Und tatsächlich: Bereits die alltäglichen Bewegungen taten den Probanden nach deren subjektivem Gefühl gut. Sie fühlten sich dadurch energiegeladener und auch positiver gestimmt. So gaben sie an, sich schon direkt nach ihren alltäglichen Aktivitäten besser zu fühlen. „Schon das alltägliche Treppensteigen kann helfen, sich wach und energiegeladen zu fühlen und damit das Wohlbefinden zu steigern“, erläutert Reichert die Ergebnisse. Und dieser Effektwirkt sich wiederum positiv auf die psychische Gesundheit aus.

Was steckt dahinter?

────────────────────

(AUFGABENSTELLUNG): Bitte führen Sie den Textabschnitt über Alltagsbewegung und Wohlbefinden im Anschluss an die Zwischenüberschrift „Was steckt dahinter?“ fort.

(Gespeicherte Dateneinträge):
────────────────────

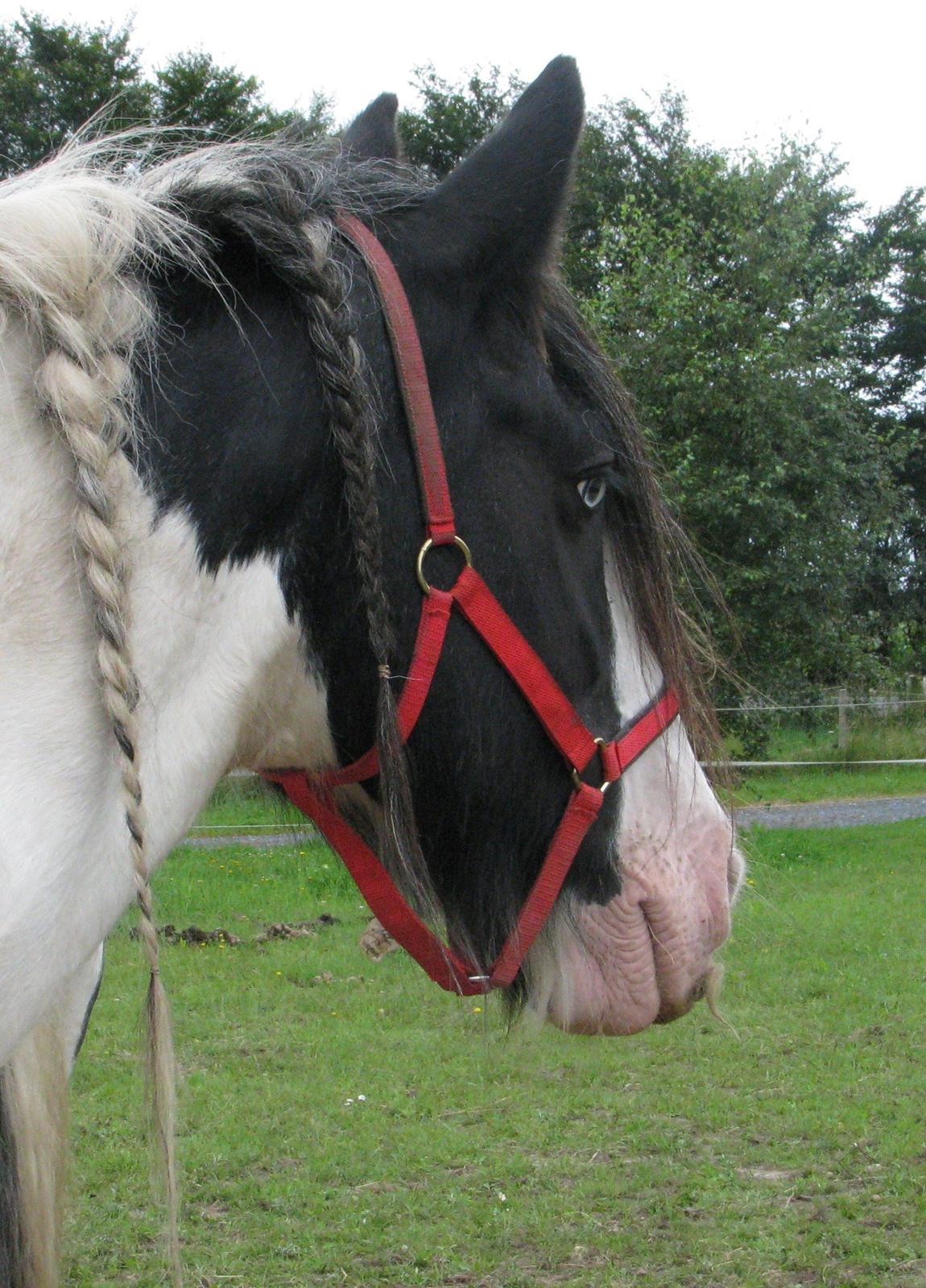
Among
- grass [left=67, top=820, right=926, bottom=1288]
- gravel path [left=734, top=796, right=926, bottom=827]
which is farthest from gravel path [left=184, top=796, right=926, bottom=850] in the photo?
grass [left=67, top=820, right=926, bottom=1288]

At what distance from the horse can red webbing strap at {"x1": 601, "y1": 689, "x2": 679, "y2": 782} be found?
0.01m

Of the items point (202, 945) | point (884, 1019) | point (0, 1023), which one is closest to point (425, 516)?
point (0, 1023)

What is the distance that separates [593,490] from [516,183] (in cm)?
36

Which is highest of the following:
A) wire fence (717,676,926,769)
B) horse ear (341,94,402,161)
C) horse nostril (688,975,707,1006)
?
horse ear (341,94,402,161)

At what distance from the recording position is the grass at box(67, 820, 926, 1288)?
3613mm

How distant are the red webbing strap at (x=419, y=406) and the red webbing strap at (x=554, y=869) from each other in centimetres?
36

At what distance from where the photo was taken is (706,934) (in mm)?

────────────────────

(SCHRIFTLICHE ANTWORT):
Aber was steckt dahinter? Mediziner haben schon früher herausgefunden, dass für das Zusammenspiel von Alltagsbewegung und Wohlbefinden ein bestimmter Bereich der Großhirnrinde - der sogenannte subgenuale Anteil des Anterioren Cingulären Cortex - wichtig ist. Diese Hinrnregion spielt eine zentrale Rolle bei der Regulation von Emotionen und der Widerstandsfähigkeit gegenüber psychiatrischen Erkrankungen. Frühere Studien haben bereits festgestellt, dass Menschen, die in diesem Areal ein verringertes Volumen der grauen Hirnsubstanz haben, eher zu Depressionen und anderen psychiatrischen Krankheiten neigen.

Wie Reichert und seine Kollegen nun festgestellt haben, könnte gerade diesen Menschen die regelmäßige Bewegung im Alltag helfen.. „Personen, die ein geringeres Volumen an grauer Hirnsubstanz in dieser Region aufwiesen und ein erhöhtes Risiko haben, an psychiatrischen Erkrankungen zu leiden, fühlten sich einerseits weniger energiegeladen, wenn sie körperlich inaktiv waren, aber andererseits nach alltäglicher Bewegung deutlich energiegeladener als Personen mit größerem Hirnvolumen", beschreibt Reicherts Kollegin Heike Tost den Effekt.

Schon das alltägliche Treppensteigen kann helfen, sich wach und energiegeladen zu fühlen und damit das Wohlbefinden zu steigern.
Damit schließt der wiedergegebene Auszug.